Monday, March 03, 2008

An Unexpected Visitor

What a lovely weekend J and I had with our friends. A few extra guests were added last minute, but were a delight to the group. Great times were had by all; and all were over-served on Saturday night, ahem.

In the midst of all the fun and festivities this weekend, Murphy slipped right through the door. That Murphy, he has some sense of humor. I woke up Saturday feeling like I'd been hit by a bus. Our overnight guests were spending the afternoon visiting a grandmother for her birthday so we had a few hours alone at home. J loaded me up with orange juice and medicine and put me to bed for a couple hours. I woke up feeling like a new person...or so I thought!

I was able to prepare everything in record time with the assistance of Mrs. O and everything was fabulous Saturday night. We had great appetizers, a tasty dinner, a spread of desserts, and a ten gallon galvanized bucket full of spirits. Now that is a Southern Saturday night.

Sunday morning I woke up feeling as if I'd been hit by a bus full of smelly high school football players who don't change their underwear. Then it backed up over me again. And then went forward. And you get the picture, yes?

Let me give you fair warning Internet: boast not about thy great health, and all thy vitamins taken regularly, and how much water thy drinks, and all the healthy goodness in thy diet, and how thy washes thy hands, uses hand sanitizer, and disinfectant wipes; lest thy get both a sinus and bladder infection simultaneously.

How did I do this you ask? Well clearly I'm an overachiever and I don’t half-ass anything.

Should you choose to ignore my warning, beware! You may find yourself being gung-ho the first one in line at the doctor’s emergency clinic. In order to do this on Monday morning and get to work you may get up and do you hair and make-up just before deciding “to hell with it” and donning yoga pants and a fleece zip-up, monogrammed in your defense. To class up the outfit you slip on ballet flats with a little bow in a fit of running out the door.

You may find yourself with a lovely female nurse to care for you, and her male student. You decide there is no eloquent way to say “my throat and my va-jay-jay are in pain with the same caliber of the fire of a thousand suns” so you say it, just like that. No shame. None.

After the usual question asking, poking, and prodding the nurses flip your paper over to get the results of the tinkle sample and immediately their eyes burst right out of their heads and they begin speaking in lingo that can only mean one thing: you’re on death’s door.

Really now, the nurses are alarmed that you are a diabetic and you have these super high scores of glucose, fructose, sucrose, your mama, whatever. With head hung low because it feels like it’s in a bubble, you explain that you may have had a bit too much vino during the weekend. By a bit too much you mean a helluva a lot that left you craving greasy fast-food for breakfast to sop up what was left of you. Oh, and no, you’re not a college student but thanks for asking. Oh, and don’t forget that orange juice! You had tons of orange juice. So, um, no you’re probably not a diabetic and also do not need a referral to AA.

Eyebrows will raise.

You’ll continue to explain that your body is only used to black coffee, water, and a little milk because duh! you gave up soda for Lent so why for the love of all that is good in this world do you get a bladder infection now? Huh? Tell me that!

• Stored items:
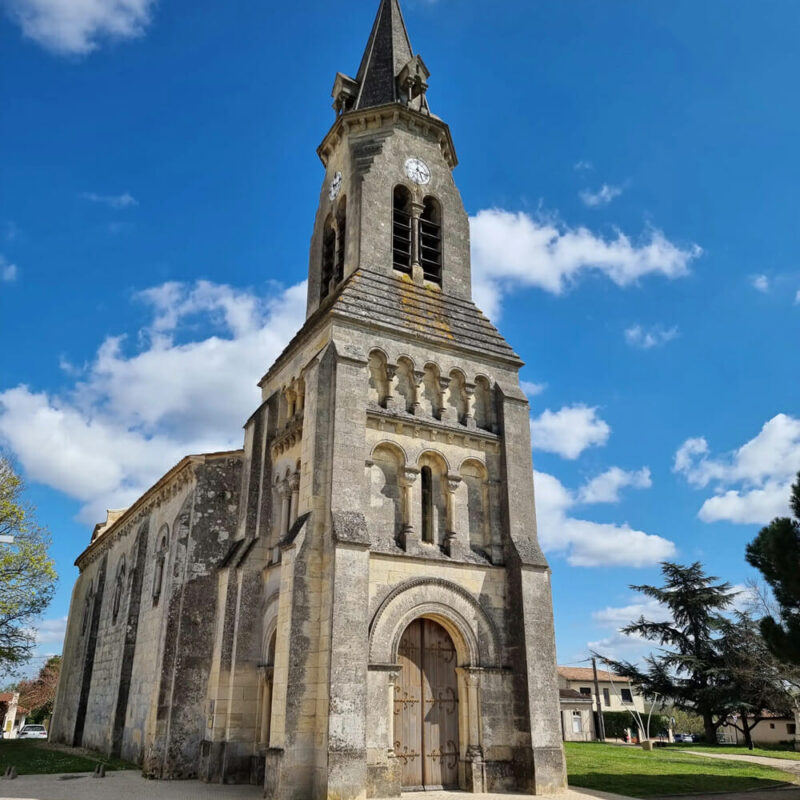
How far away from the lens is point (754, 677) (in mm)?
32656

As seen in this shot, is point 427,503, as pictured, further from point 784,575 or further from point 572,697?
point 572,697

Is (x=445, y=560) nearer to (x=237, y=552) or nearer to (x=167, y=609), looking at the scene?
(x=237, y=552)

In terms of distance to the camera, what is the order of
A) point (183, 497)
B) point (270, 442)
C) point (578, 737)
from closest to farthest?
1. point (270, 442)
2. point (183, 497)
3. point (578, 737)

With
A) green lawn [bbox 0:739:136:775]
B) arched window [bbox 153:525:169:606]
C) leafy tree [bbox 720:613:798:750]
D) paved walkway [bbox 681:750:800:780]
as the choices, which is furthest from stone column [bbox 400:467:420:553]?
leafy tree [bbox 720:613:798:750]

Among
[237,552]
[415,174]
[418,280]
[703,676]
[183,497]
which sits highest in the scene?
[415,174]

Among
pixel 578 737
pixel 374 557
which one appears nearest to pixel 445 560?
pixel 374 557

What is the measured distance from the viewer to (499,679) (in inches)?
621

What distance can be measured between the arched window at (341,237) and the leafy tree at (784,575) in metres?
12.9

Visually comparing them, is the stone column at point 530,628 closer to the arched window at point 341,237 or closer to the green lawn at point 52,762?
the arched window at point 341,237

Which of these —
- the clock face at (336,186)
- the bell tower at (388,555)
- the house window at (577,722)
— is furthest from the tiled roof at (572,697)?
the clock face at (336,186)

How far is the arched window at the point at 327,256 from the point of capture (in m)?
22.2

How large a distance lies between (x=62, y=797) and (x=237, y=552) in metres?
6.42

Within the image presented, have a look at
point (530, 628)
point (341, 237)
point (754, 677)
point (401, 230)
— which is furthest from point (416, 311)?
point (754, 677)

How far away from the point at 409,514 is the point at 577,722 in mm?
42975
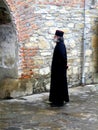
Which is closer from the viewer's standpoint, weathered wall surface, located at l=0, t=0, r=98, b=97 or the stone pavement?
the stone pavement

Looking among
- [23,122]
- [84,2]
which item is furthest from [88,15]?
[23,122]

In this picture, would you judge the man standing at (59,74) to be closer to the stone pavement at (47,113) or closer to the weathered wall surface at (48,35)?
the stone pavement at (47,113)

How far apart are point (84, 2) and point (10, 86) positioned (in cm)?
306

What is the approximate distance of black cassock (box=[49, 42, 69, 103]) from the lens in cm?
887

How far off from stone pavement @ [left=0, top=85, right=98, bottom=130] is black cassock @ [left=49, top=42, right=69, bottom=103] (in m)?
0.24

• Apply what you read:
a - List the articles of clothing the blog post describes putting on before heading to the doctor's emergency clinic.
b - Reproduce the part of the blog post that opens with the words containing "Should you choose" and closes with "No shame. None.".
The lines above were taken from a different source than the blog post.

• Solutions for each task:
a - Yoga pants, a fleece zip-up (monogrammed), and ballet flats with a little bow.

b -
Should you choose to ignore my warning, beware! You may find yourself being gung-ho the first one in line at the doctor’s emergency clinic. In order to do this on Monday morning and get to work you may get up and do you hair and make-up just before deciding “to hell with it” and donning yoga pants and a fleece zip-up, monogrammed in your defense. To class up the outfit you slip on ballet flats with a little bow in a fit of running out the door.

You may find yourself with a lovely female nurse to care for you, and her male student. You decide there is no eloquent way to say “my throat and my va-jay-jay are in pain with the same caliber of the fire of a thousand suns” so you say it, just like that. No shame. None.